Disability discrimination: Employee's failure to provide medical information

Posted by Vicky Schollar on
Can an employer reasonably be expected to know that an employee who claims to be "bipolar" is disabled, if the employee thwarts a definitive diagnosis?

Not in the case of Cox v Essex County Fire and Rescue Service according to the Employment Appeal Tribunal (EAT). This question is important because there will be no duty to make reasonable adjustments if an employer does not know and could not reasonably be expected to know that the employee was disabled and is likely to be placed at a disadvantage*. This is not a get-out clause: the EHRC Code on the Equality Act 2010 advises that employers "must do all they can reasonably be expected to do" to find out this information.

Mr Cox commenced employment in 2007. In his pre-employment medical questionnaire he confirmed that he suffered from mild depression and was taking anti-depressants.  In response to the question of whether he had a disability or health condition which affected his ability to carry out day to day activities he answered "no". 

In June 2008 Mr Cox had an accident at work. In 2009 concerns were raised about his performance.   Mr Cox told his employer that he was seeing a cognitive behaviour therapist and was suffering from severe depression.  The employee was referred to Occupational Health ("OH") who advised that Mr Cox was unlikely to be suffering from a disability.

Later that year Mr Cox was suspended from work following allegations of aggressive, threatening and intimidatory behaviour. The employee alleged that he had been suffering from bipolar disorder for the previous two months and disclosed a report from a psychiatrist which stated "Diagnosis: ?Bipolar Affective Disorder…The picture described by Mr Cox and his wife does seem to suggest that he might have experienced a Hypomanic Episode which seems to be gradually settling down". 

Mr Cox was referred back to OH who then sought to obtain medical information from the employee's doctor, as, in their view, it was not clear whether bipolar was an active diagnosis.  Mr Cox withdrew his consent to OH obtaining the relevant medical information following advice from his personal injury lawyer.

In February 2010 Mr Cox was dismissed for gross misconduct.  He subsequently brought claims against his employer for unfair and wrongful dismissal and disability discrimination.

By the time the matter came before the Employment Tribunal the Fire Service had accepted that Mr Cox was disabled.  However, the Tribunal held that Mr Cox's employer had not known and could not reasonably have been expected to know that he was disabled at the relevant time.  Further the Tribunal held that the Fire Service had done all that it could reasonably have been expected to do to find out whether Mr Cox had a disability – it had asked the correct questions, but had been thwarted in its attempts by Mr Cox's reluctance to disclose certain medical information. As a result there was no definitive diagnosis of whether Mr Cox was bipolar.

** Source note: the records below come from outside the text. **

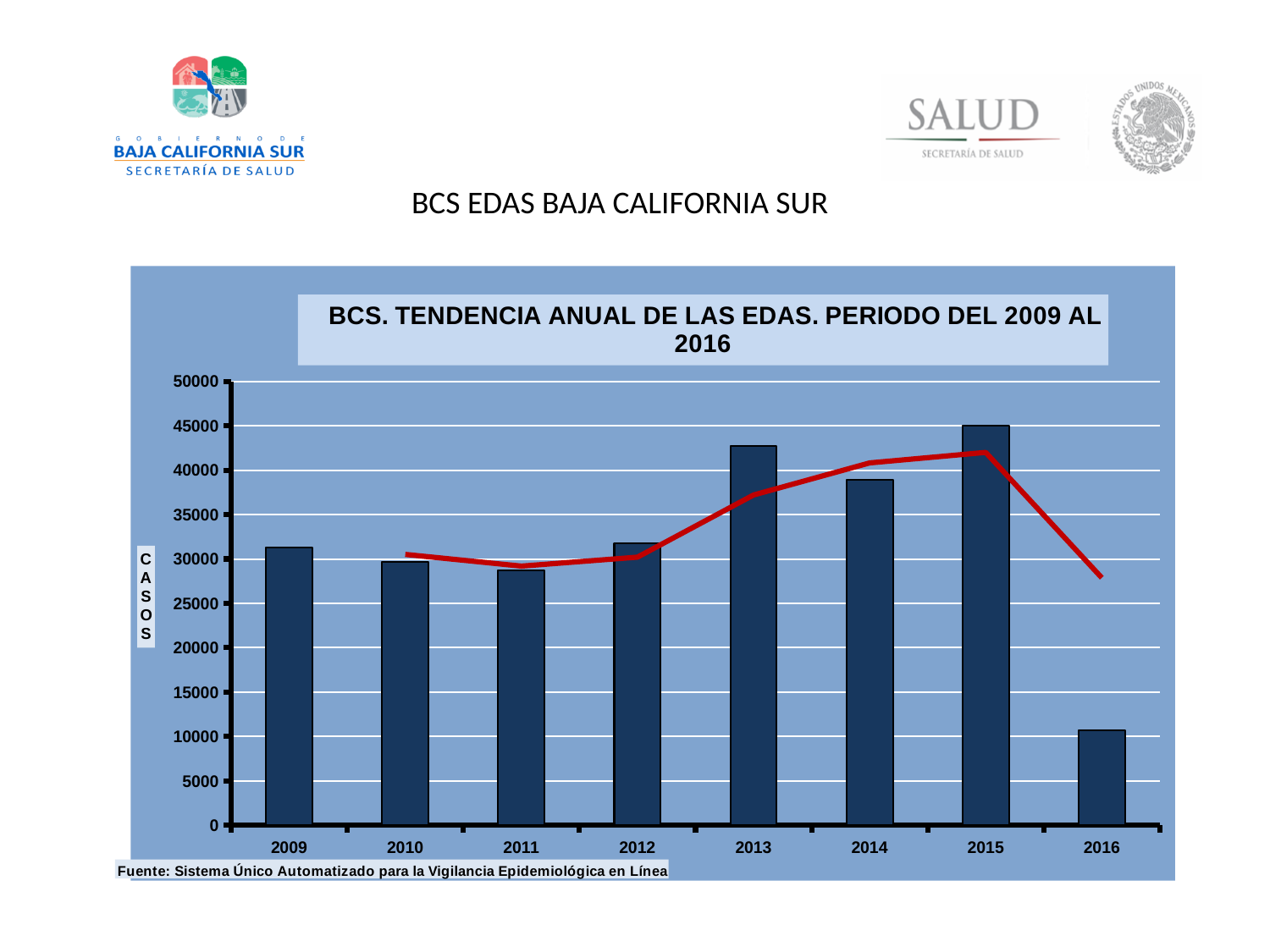
Do the bar values rise or fall from 2015 to 2016? fall Is the value for 2015 greater or less than 40000? greater Which year has the lowest bar in the chart? 2016 Which year has the larger value, 2009 or 2011? 2009 What kind of chart is shown on the slide? bar chart How many years are shown on the x axis of the chart? 8 Which year has the larger value, 2013 or 2014? 2013 Which year has the highest bar in the chart? 2015 Is the value for 2013 greater or less than 40000? greater Is the value for 2016 greater or less than 15000? less What is the title of the chart? BCS. TENDENCIA ANUAL DE LAS EDAS. PERIODO DEL 2009 AL 2016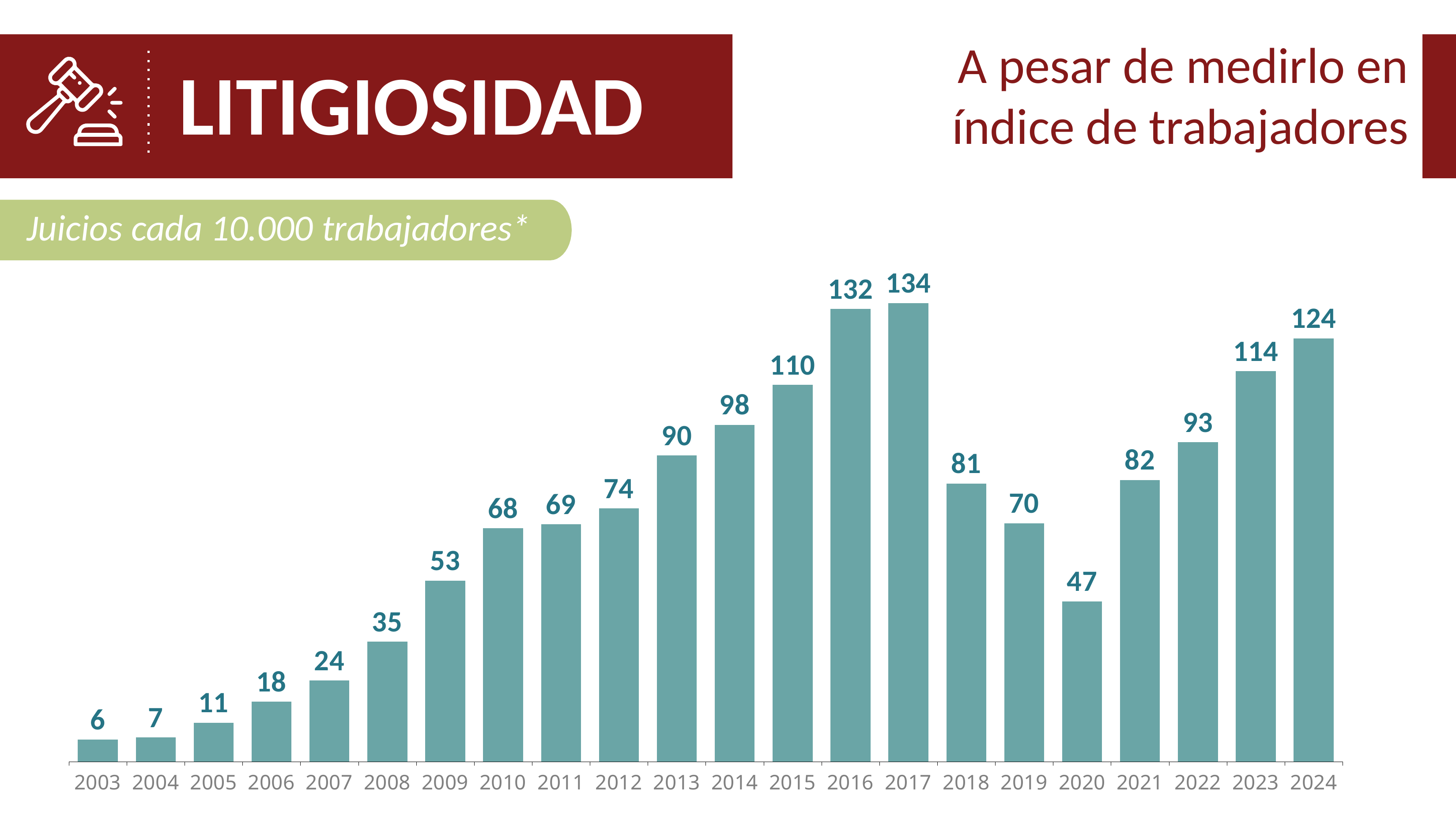
What is the subtitle label above the chart? Juicios cada 10.000 trabajadores* Which is larger, the value for 2016 or the value for 2024? 2016 What is the difference between the values for 2017 and 2018? 53 Which year has the lowest value? 2003 Do the values rise or fall from 2003 to 2017? Rise Which year has the highest value? 2017 What kind of chart is shown on the slide? Bar chart What is the value for 2003? 6 What is the difference between the values for 2024 and 2023? 10 How many years are shown on the x axis? 22 What is the value for 2017? 134 What is the value for 2020? 47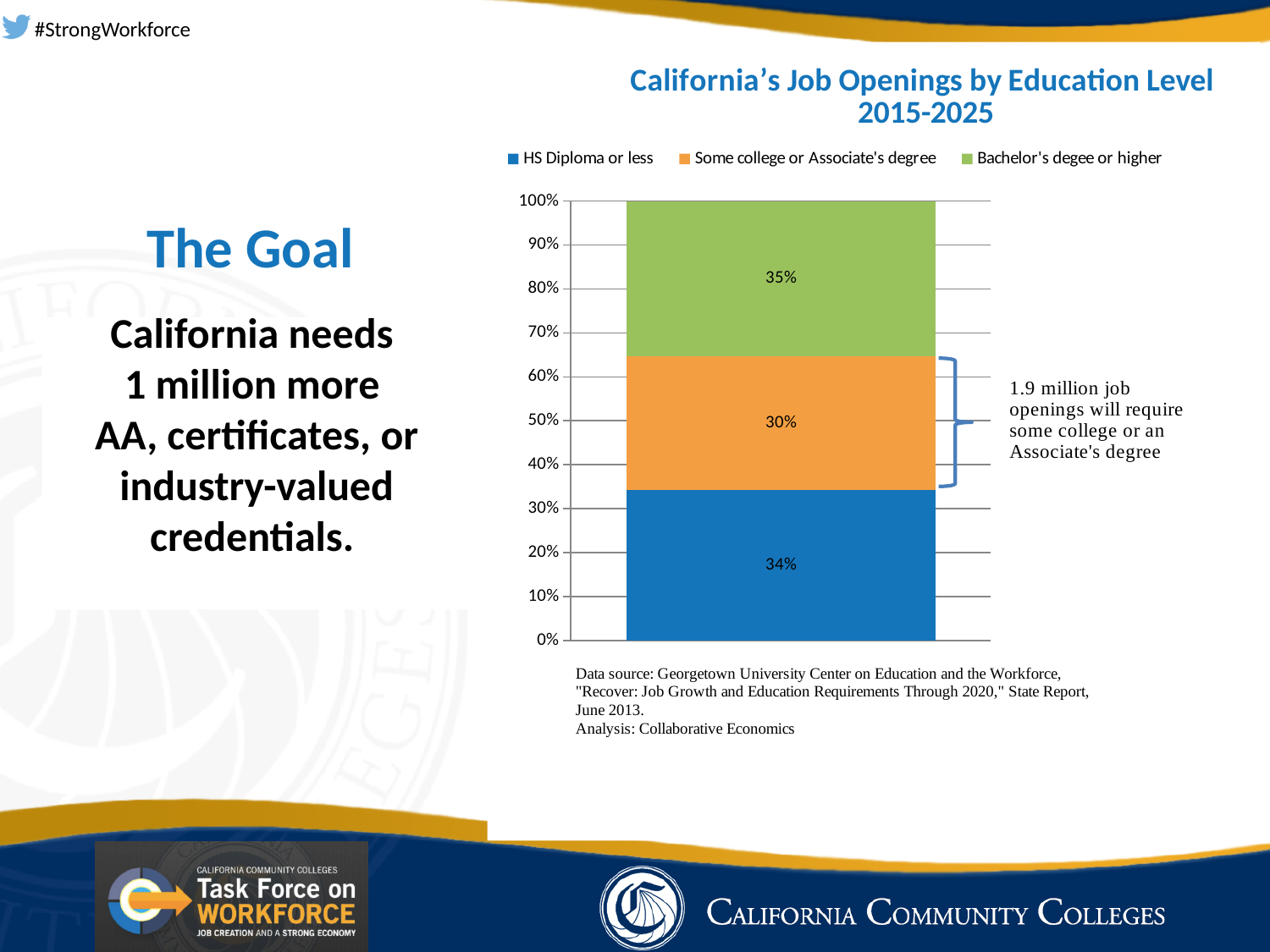
Which colour represents the HS Diploma or less segment? Blue What share of job openings require a Bachelor's degree or higher? 35% How many series does the legend list? 3 What share of job openings require some college or an Associate's degree? 30% What share of California's job openings 2015-2025 require a HS Diploma or less? 34% Which education level accounts for the largest share of job openings? Bachelor's degee or higher What kind of chart is shown on the slide? Stacked bar chart Which education level accounts for the smallest share of job openings? Some college or Associate's degree According to the annotation, how many job openings will require some college or an Associate's degree? 1.9 million Which is larger: the share for HS Diploma or less or the share for Some college or Associate's degree? HS Diploma or less What is the difference in percentage points between the Bachelor's degree or higher share and the Some college or Associate's degree share? 5% What is the title of the chart? California's Job Openings by Education Level 2015-2025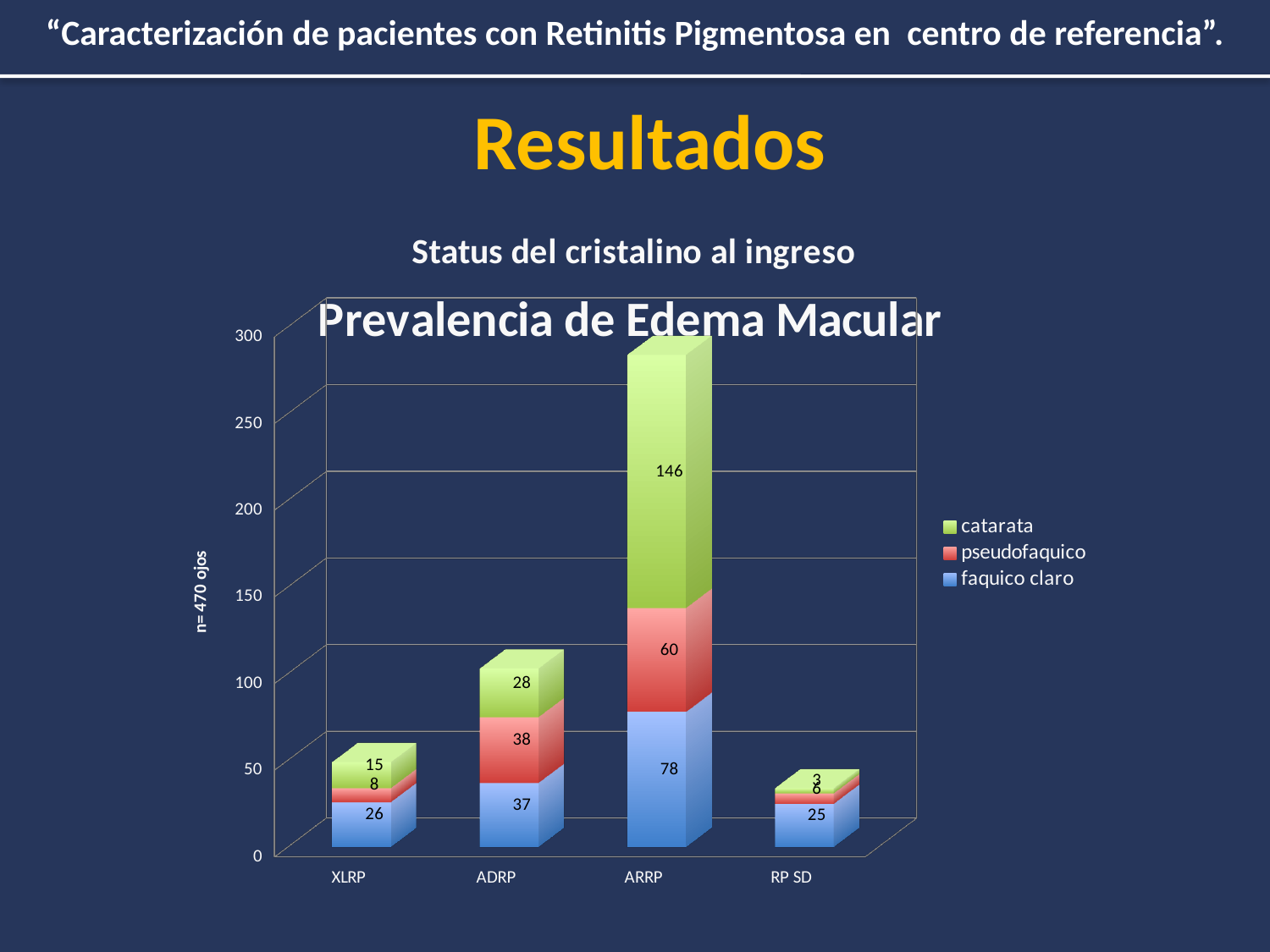
What is the value of faquico claro for ADRP? 37 How many series does the legend list? 3 Which is larger, the pseudofaquico value for ARRP or the pseudofaquico value for ADRP? ARRP What is the value of pseudofaquico for XLRP? 8 What is the difference between the catarata value for ARRP and the catarata value for ADRP? 118 How many categories are shown on the x axis? 4 What is the value of catarata for ARRP? 146 What is the total of the stacked bar for XLRP? 49 Which category has the tallest stacked bar overall? ARRP Is the total height of the ARRP bar greater or less than 250? greater What is the total of the stacked bar for ADRP? 103 Which category has the highest catarata value? ARRP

The employee appealed and lost. The EAT upheld the Tribunal's conclusion that it would be wrong to find the employer had actual or constructive knowledge of the employee's illness before it had obtained authoritative medical advice.  The EAT went on to say that whilst an employer is not required to know the precise diagnosis of an alleged disability to be liable, it does have to know whether the employee is suffering from a mental impairment the effects of which are substantial and long term. In this particular case that knowledge was absent.

Whilst an employee's failure to co-operate may hinder the employer's attempts to establish whether the employee is disabled, each situation will turn on its own facts. It may well be apparent without medical evidence that an employee with depression, for example, has a mental impairment, the effects of which are substantial and long term. Employers should therefore proceed with caution and should not automatically presume that they have a good defence to a claim for disability discrimination where an employee fails to cooperate in providing medical information. 

*NB: What the employer knows or could reasonably be expected to know is also relevant to claims of direct disability discrimination and discrimination arising from a disability, although not to claims of indirect disability discrimination.